Em meio às rápidas transformações tecnológicas que atravessam a saúde, a integração da inteligência artificial (IA) aos ensaios clínicos oncológicos surge como uma das mais promissoras — e também mais desafiadoras — inovações dos últimos anos. A recente publicação de Azenkot et al. no ASCO Educational Book 2025 (da Sociedade Americana de Oncologia Clínica) nos convida a olhar para além do entusiasmo técnico e refletir sobre as implicações humanas, éticas e estruturais dessa transição.
O artigo destaca como a IA e o aprendizado de máquina (ML) estão sendo usados para aperfeiçoar o desenho e a representatividade dos ensaios clínicos, principalmente nas fases II e III. Ferramentas inteligentes já estão auxiliando desde o recrutamento de pacientes até a análise de desfechos, passando pela automação de operações e pela gestão de dados em tempo real. Mais do que eficiência, esses recursos oferecem algo raro em tempos de sobrecarga: tempo para escutar.
Para os médicos que conduzem ensaios clínicos — especialmente aqueles que não contam com equipes numerosas — a IA pode funcionar como um parceiro silencioso e incansável, assumindo tarefas repetitivas e liberando espaço mental e emocional para o que realmente importa: o cuidado centrado no paciente.

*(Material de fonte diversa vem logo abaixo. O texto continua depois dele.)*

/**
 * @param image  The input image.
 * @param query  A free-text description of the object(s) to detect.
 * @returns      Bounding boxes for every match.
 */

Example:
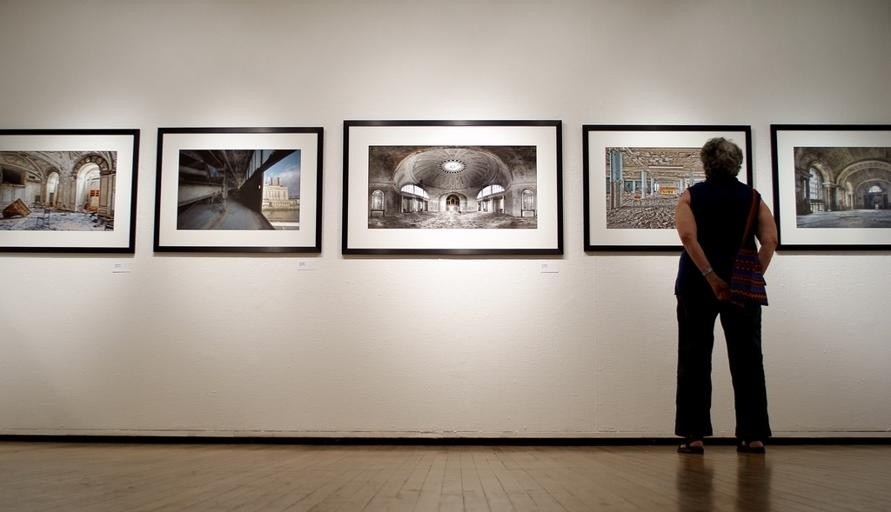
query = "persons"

Essa não é uma substituição de papéis, mas uma redistribuição de atenção.
Na outra ponta, para os pacientes, essas ferramentas podem significar acesso mais rápido e mais justo a pesquisas inovadoras. Sistemas como o TrialGPT e o OncoLLM são capazes de cruzar dados clínicos, genômicos e geográficos para encontrar ensaios compatíveis com o perfil de cada pessoa. É uma resposta concreta para um problema antigo: a dificuldade de encontrar pacientes elegíveis e diversificados em tempo hábil.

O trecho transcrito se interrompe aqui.